Probability Models Flashcards
Why do we study probability?
Many statistical application (sampling, randomization, inference) are based on understanding how ‘likely’ events are.
Probability
The chance or likelihood of some event occuring.
Relative frequency (‘frequentist’) approximation: proportion of times the outcome would occur in a long series of repetitions
P(x) = # times X occurs/ # times procedure was repeated
Probability Model
A mathematical description (equation, graph, table) of an ‘experiment’ that identifies all possible outcomes and their associated probabilities.

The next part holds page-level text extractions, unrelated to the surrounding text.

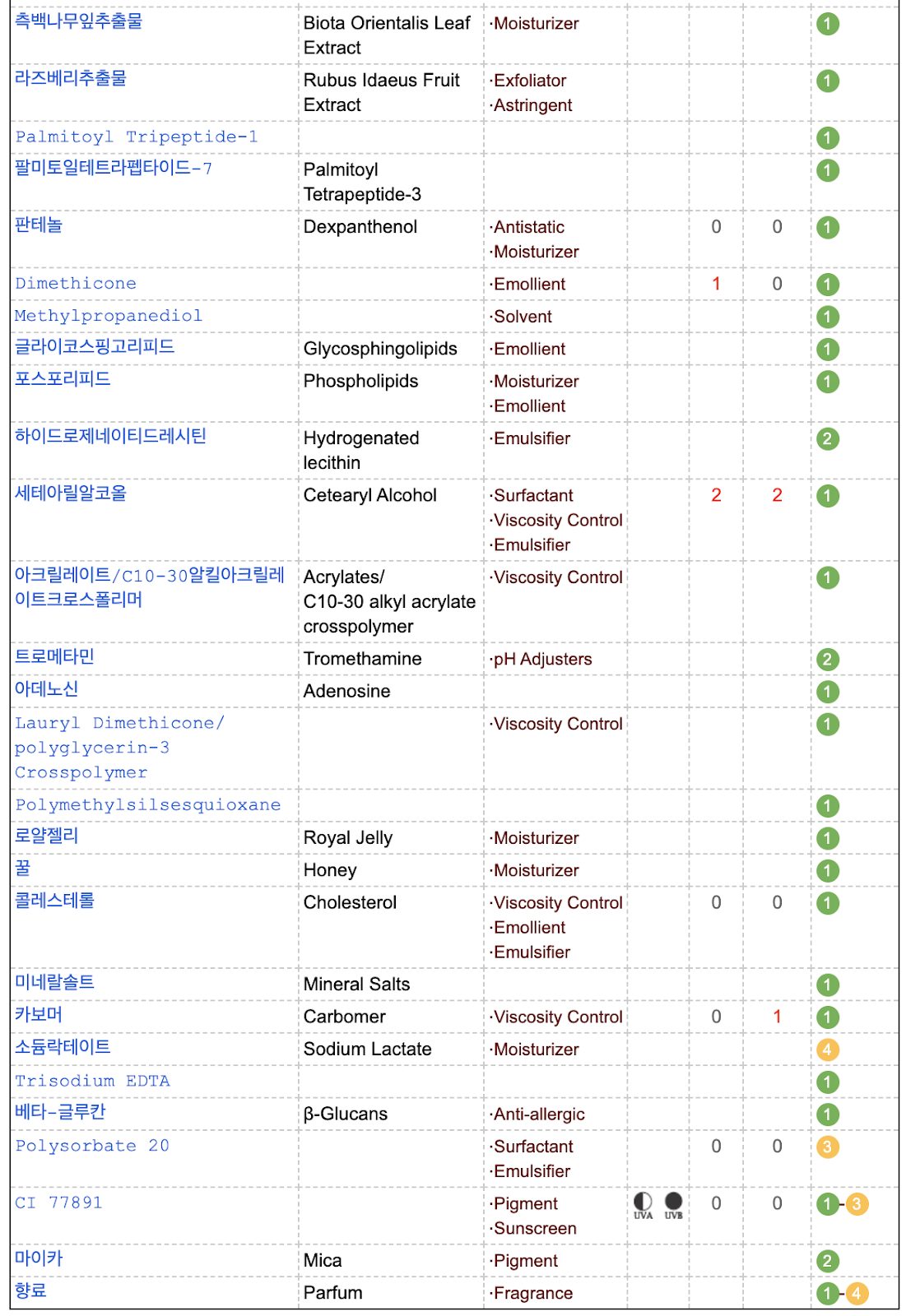 | | | | | | | |
|---|---|---|---|---|---|---|
| 측백나무잎추출물 | Biota Orientalis Leaf Extract | ·Moisturizer | | | | 1 |
| 라즈베리추출물 | Rubus Idaeus Fruit Extract | ·Exfoliator ·Astringent | | | | 1 |
| Palmitoyl Tripeptide-1 | | | | | | 1 |
| 팔미토일테트라펩타이드-7 | Palmitoyl Tetrapeptide-3 | | | | | 1 |
| 판테놀 | Dexpanthenol | ·Antistatic ·Moisturizer | | 0 | 0 | 1 |
| Dimethicone | | ·Emollient | | 1 | 0 | 1 |
| Methylpropanediol | | ·Solvent | | | | 1 |
| 글라이코스핑고리피드 | Glycosphingolipids | ·Emollient | | | | 1 |
| 포스포리피드 | Phospholipids | ·Moisturizer ·Emollient | | | | 1 |
| 하이드로제네이티드레시틴 | Hydrogenated lecithin | ·Emulsifier | | | | 2 |
| 세테아릴알코올 | Cetearyl Alcohol | ·Surfactant ·Viscosity Control ·Emulsifier | | 2 | 2 | 1 |
| 아크릴레이트/C10-30알킬아크릴레이트크로스폴리머 | Acrylates/ C10-30 alkyl acrylate crosspolymer | ·Viscosity Control | | | | 1 |
| 트로메타민 | Tromethamine | ·pH Adjusters | | | | 2 |
| 아데노신 | Adenosine | | | | | 1 |
| Lauryl Dimethicone/ polyglycerin-3 Crosspolymer | | ·Viscosity Control | | | | 1 |
| Polymethylsilsesquioxane | | | | | | 1 |
| 로얄젤리 | Royal Jelly | ·Moisturizer | | | | 1 |
| 꿀 | Honey | ·Moisturizer | | | | 1 |
| 콜레스테롤 | Cholesterol | ·Viscosity Control ·Emollient ·Emulsifier | | 0 | 0 | 1 |
| 미네랄솔트 | Mineral Salts | | | | | 1 |
| 카보머 | Carbomer | ·Viscosity Control | | 0 | 1 | 1 |
| 소듐락테이트 | Sodium Lactate | ·Moisturizer | | | | 4 |
| Trisodium EDTA | | | | | | 1 |
| 베타-글루칸 | β-Glucans | ·Anti-allergic | | | | 1 |
| Polysorbate 20 | | ·Surfactant ·Emulsifier | | 0 | 0 | 3 |
| CI 77891 | | ·Pigment ·Sunscreen | UVA UVB | 0 | 0 | 1-3 |
| 마이카 | Mica | ·Pigment | | | | 2 |
| 향료 | Parfum | ·Fragrance | | | | 1-4 |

Normal; Binomial; Uniform; Poisson
Experiment
The procedure we’re doing that has a random outcome.
Sample Space (Continous/Discrete)
Collection of all possible outcomes for an experiment.
Continous: specifies the interval (of infinite) values over which the outcomes occur.
Discrete: countble number of outcomes
Event (Simple/Compound)
A group of outcomes that share a feature of interest; a subset of the sample space.
Simple: Can only happen one way.
Compound: can happen in multiple ways (contain more than one outcome)
Mutually Exclusive
Events have no shared outcomes. We can add their probabilities together.
Independent
Events occurring in tandem whose probabilities are not influenced by each other.
We can multiply their probabilities.